Case Study 5: Database Migration Breaks Rolling Deploy
Scenario: A deploy removes a column while old pods still run. Old pods crash during the rolling update.
Source anchor: GitLab's post-deployment migration guidance describes separating dangerous database changes from code rollout. See GitLab post-deployment migrations.

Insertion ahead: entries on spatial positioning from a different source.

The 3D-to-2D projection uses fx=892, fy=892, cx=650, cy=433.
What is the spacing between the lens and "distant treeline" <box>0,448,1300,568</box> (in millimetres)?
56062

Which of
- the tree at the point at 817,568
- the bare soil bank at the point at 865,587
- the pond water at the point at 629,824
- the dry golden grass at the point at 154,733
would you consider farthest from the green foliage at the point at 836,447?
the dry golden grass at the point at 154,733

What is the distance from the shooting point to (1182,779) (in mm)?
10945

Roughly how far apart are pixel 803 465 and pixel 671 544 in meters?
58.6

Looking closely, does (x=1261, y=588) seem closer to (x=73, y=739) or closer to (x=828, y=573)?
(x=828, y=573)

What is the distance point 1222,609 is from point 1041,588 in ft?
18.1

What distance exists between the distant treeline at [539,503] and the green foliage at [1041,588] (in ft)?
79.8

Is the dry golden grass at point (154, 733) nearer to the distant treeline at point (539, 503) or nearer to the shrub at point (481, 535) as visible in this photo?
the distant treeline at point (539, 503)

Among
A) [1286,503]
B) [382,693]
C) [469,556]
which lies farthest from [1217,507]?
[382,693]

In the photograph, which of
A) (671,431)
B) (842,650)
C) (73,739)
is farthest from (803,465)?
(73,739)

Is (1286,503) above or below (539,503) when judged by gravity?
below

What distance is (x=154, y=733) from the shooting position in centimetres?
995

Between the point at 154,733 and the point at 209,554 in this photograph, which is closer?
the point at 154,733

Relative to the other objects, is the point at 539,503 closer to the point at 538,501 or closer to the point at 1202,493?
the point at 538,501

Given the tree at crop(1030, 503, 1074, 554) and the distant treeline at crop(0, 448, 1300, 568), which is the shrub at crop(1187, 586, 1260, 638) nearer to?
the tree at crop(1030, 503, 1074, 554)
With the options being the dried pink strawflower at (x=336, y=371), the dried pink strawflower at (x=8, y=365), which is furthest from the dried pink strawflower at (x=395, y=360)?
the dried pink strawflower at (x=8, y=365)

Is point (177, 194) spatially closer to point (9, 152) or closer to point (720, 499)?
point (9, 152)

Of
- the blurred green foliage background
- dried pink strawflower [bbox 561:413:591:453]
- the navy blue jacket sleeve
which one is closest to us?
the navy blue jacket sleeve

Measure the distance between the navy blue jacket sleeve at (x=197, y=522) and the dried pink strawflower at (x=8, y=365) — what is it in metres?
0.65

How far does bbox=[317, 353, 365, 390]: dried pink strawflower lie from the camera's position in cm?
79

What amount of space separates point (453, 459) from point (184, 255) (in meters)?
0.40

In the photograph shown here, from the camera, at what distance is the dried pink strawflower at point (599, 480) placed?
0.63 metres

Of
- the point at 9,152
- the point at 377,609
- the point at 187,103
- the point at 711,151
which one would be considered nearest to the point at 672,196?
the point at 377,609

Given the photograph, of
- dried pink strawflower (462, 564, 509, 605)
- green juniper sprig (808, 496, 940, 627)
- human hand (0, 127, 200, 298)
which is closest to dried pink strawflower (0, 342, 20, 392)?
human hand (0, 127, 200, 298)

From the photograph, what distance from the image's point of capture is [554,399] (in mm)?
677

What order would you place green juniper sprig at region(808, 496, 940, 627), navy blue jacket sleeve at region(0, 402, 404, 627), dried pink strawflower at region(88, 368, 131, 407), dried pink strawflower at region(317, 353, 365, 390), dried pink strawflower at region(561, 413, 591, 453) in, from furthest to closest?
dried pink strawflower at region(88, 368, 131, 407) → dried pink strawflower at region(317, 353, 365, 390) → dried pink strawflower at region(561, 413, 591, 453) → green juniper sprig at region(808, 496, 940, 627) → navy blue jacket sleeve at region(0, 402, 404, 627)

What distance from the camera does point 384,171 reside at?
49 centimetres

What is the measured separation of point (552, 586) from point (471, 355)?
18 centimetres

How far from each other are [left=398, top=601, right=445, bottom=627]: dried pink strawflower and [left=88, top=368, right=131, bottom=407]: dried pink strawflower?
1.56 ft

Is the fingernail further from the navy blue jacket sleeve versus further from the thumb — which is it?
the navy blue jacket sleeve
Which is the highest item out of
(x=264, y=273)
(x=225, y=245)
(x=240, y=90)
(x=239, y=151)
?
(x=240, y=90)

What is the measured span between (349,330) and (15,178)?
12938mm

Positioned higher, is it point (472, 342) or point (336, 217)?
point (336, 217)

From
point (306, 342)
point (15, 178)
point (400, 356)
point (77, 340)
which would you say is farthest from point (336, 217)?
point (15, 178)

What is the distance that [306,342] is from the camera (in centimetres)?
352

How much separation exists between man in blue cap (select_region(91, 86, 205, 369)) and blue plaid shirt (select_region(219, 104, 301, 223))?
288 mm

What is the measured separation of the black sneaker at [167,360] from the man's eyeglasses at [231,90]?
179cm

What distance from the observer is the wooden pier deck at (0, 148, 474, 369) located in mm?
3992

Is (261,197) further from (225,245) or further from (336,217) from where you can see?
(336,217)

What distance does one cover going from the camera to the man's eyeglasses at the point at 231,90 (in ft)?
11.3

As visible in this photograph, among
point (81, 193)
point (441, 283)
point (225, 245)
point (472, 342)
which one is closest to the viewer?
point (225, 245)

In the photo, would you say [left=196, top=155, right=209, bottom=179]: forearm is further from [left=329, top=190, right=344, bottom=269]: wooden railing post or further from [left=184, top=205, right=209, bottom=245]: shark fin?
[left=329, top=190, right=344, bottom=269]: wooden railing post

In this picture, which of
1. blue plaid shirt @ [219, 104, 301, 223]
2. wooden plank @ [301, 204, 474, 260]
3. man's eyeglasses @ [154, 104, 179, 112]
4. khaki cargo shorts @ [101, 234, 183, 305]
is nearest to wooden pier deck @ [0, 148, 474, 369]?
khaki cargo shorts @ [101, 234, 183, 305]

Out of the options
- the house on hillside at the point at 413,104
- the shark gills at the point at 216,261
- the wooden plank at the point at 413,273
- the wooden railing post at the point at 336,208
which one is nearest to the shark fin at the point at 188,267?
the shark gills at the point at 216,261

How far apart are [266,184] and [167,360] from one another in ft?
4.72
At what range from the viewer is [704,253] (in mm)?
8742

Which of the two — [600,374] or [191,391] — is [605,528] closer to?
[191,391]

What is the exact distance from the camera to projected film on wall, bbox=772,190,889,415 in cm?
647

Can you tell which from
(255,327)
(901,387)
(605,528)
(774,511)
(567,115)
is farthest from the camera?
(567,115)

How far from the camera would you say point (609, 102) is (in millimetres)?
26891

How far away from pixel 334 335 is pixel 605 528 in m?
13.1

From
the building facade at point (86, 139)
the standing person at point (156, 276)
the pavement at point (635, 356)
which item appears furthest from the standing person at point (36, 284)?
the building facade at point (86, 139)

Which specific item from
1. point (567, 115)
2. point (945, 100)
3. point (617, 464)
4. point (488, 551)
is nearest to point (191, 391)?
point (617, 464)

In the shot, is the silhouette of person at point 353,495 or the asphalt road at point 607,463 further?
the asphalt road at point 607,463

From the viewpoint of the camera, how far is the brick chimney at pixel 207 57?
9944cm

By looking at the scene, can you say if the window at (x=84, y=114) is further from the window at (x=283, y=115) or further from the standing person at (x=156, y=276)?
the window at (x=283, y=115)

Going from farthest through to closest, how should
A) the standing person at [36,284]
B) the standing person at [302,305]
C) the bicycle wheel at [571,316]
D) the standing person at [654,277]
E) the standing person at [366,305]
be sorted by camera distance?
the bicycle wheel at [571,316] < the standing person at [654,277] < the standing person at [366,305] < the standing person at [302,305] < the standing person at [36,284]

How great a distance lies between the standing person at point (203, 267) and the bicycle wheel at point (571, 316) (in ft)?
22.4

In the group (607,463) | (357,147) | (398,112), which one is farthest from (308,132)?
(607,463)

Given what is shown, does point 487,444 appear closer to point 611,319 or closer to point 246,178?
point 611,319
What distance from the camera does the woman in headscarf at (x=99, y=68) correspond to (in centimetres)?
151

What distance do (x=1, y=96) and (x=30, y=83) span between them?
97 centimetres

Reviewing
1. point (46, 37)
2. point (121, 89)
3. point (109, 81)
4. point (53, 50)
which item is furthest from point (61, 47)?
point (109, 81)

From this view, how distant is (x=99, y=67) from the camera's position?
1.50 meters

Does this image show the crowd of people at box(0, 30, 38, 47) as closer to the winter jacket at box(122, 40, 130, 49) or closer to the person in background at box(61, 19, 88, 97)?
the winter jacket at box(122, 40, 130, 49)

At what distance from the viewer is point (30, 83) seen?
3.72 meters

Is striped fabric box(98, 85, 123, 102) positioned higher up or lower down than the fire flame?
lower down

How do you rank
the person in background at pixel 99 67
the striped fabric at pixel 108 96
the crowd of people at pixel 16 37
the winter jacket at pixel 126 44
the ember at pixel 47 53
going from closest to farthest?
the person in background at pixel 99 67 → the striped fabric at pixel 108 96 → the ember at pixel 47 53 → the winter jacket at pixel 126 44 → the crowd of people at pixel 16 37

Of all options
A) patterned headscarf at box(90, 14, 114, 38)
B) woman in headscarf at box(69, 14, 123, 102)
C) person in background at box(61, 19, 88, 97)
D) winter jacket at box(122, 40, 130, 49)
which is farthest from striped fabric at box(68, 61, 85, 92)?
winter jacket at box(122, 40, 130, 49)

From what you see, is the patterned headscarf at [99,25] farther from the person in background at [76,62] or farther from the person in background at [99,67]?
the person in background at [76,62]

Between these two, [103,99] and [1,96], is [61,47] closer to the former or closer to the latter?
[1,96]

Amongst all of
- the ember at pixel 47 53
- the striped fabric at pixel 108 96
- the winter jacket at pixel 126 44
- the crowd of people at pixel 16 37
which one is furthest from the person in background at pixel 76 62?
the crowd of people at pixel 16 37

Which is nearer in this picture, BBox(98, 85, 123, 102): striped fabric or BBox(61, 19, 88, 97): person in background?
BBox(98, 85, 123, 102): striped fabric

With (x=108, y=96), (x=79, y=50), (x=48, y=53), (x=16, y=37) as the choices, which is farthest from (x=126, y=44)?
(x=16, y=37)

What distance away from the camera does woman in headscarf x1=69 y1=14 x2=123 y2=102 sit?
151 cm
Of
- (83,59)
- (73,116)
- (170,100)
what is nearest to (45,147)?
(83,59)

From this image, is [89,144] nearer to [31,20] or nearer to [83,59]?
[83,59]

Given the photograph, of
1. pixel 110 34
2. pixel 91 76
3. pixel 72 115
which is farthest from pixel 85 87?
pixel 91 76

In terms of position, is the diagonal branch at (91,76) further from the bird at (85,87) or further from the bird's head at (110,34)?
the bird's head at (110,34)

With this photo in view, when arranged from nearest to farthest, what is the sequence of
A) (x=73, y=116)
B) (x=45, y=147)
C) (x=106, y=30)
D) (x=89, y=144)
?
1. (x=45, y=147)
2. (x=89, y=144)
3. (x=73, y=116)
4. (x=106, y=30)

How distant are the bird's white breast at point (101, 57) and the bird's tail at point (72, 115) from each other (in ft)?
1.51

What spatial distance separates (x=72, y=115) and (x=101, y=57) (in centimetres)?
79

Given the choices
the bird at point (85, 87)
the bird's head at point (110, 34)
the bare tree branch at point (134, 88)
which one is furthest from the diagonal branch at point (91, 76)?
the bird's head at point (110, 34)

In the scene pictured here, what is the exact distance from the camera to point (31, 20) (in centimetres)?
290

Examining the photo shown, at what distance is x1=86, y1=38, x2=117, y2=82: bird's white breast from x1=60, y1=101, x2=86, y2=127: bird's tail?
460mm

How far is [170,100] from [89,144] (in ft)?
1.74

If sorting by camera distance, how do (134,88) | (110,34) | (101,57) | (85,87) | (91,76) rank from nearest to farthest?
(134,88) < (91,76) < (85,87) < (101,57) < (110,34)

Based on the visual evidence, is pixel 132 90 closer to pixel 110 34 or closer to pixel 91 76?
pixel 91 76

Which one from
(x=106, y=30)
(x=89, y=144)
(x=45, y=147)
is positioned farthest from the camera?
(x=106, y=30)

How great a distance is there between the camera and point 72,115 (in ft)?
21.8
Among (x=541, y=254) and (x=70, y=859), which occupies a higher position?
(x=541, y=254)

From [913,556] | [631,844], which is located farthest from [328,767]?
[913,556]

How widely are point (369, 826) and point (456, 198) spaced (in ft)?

Module concepts: expand/contract, backward compatibility, rolling deploy, migration ordering.
Wrong Approach
Deploy incompatible schema and code together.
Better Approach
Use expand/contract:
Release A:
add new column/table
code writes both if needed
Release B:
read new shape
Post-deploy:
remove old column after old code gone
Tradeoff Table
| Choice | Gain | Cost |
|---|---|---|
| one-step migration | simple | rolling deploy breakage |
| expand/contract | safe compatibility | more phases |
| post-deploy migration | lower downtime risk | process overhead |
| feature flag | decouples release | cleanup discipline |
Required Artifact
Write a migration rollout plan with compatibility matrix and rollback point.
Source Map
| Source | Use it for |
|---|---|
| Google Cloud Four Keys | DORA delivery metrics |
| Twelve-Factor: Build, release, run | immutable artifact promotion |
| Kubernetes Deployments | rollout and rollback mechanics |
| Google SRE monitoring | symptom metrics for release gates |
| GitHub Actions OIDC | secure cloud auth from CI |
| GitLab post-deployment migrations | safe schema rollout |
Completion Standard
- At least three artifacts are completed.
- At least one artifact tracks all four DORA metrics.
- At least one artifact promotes an immutable artifact.
- At least one artifact includes rollback criteria.